▸ TEXT SECTION:
========

If you frequent the nightspots in downtown Macon, maybe you have enjoyed a drink on the patio behind The Hummingbird Stage and Taproom on Cherry Street or cut through the alley from Mulberry Street to have dinner on the sidewalk outside Market City Cafe, also on Macon’s main street. On Friday evening, Aug. 14, Historic Macon Foundation held its first Summer Stroll, The Alley Tour, hosted by local landscape architect Wimberly Treadwell, who knows every downtown alley like a tomcat.
Using Sanborn maps from the 1930s, Treadwell explained that wider alleys were originally used for services and deliveries, the narrower ones for buggy and pedestrian traffic. The Sanborn Map Co., founded after the Civil War to track post-war urban development, provided information primarily to fire insurance companies to determine risk. The buildings in the business district had deep lots behind them for parking buggies, then cars. Parking decks were things of the future; therefore, almost all retail establishments had rear entrances.

========

Records from a data collection:
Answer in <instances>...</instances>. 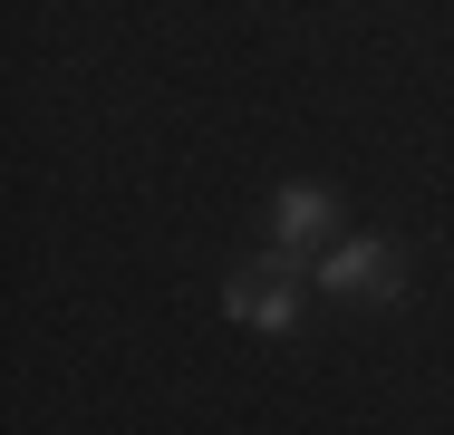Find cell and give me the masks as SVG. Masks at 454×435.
<instances>
[{
	"mask_svg": "<svg viewBox=\"0 0 454 435\" xmlns=\"http://www.w3.org/2000/svg\"><path fill=\"white\" fill-rule=\"evenodd\" d=\"M319 281H329V290H387V252H377V242H348V252L319 261Z\"/></svg>",
	"mask_w": 454,
	"mask_h": 435,
	"instance_id": "obj_1",
	"label": "cell"
},
{
	"mask_svg": "<svg viewBox=\"0 0 454 435\" xmlns=\"http://www.w3.org/2000/svg\"><path fill=\"white\" fill-rule=\"evenodd\" d=\"M319 223H329L319 194H280V242H319Z\"/></svg>",
	"mask_w": 454,
	"mask_h": 435,
	"instance_id": "obj_2",
	"label": "cell"
},
{
	"mask_svg": "<svg viewBox=\"0 0 454 435\" xmlns=\"http://www.w3.org/2000/svg\"><path fill=\"white\" fill-rule=\"evenodd\" d=\"M232 320H262V329H290V290H232Z\"/></svg>",
	"mask_w": 454,
	"mask_h": 435,
	"instance_id": "obj_3",
	"label": "cell"
}]
</instances>
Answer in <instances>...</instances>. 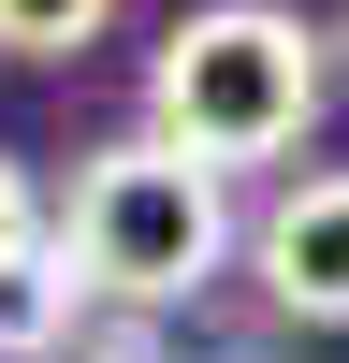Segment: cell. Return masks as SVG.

========

▸ PROBLEM REQUIREMENTS: Write out the text on downtown Macon's alleys from "Using Sanborn maps" up to and including "had rear entrances.", switching "deliveries" to "shipments".

▸ IN RESPONSE:
Using Sanborn maps from the 1930s, Treadwell explained that wider alleys were originally used for services and shipments, the narrower ones for buggy and pedestrian traffic. The Sanborn Map Co., founded after the Civil War to track post-war urban development, provided information primarily to fire insurance companies to determine risk. The buildings in the business district had deep lots behind them for parking buggies, then cars. Parking decks were things of the future; therefore, almost all retail establishments had rear entrances.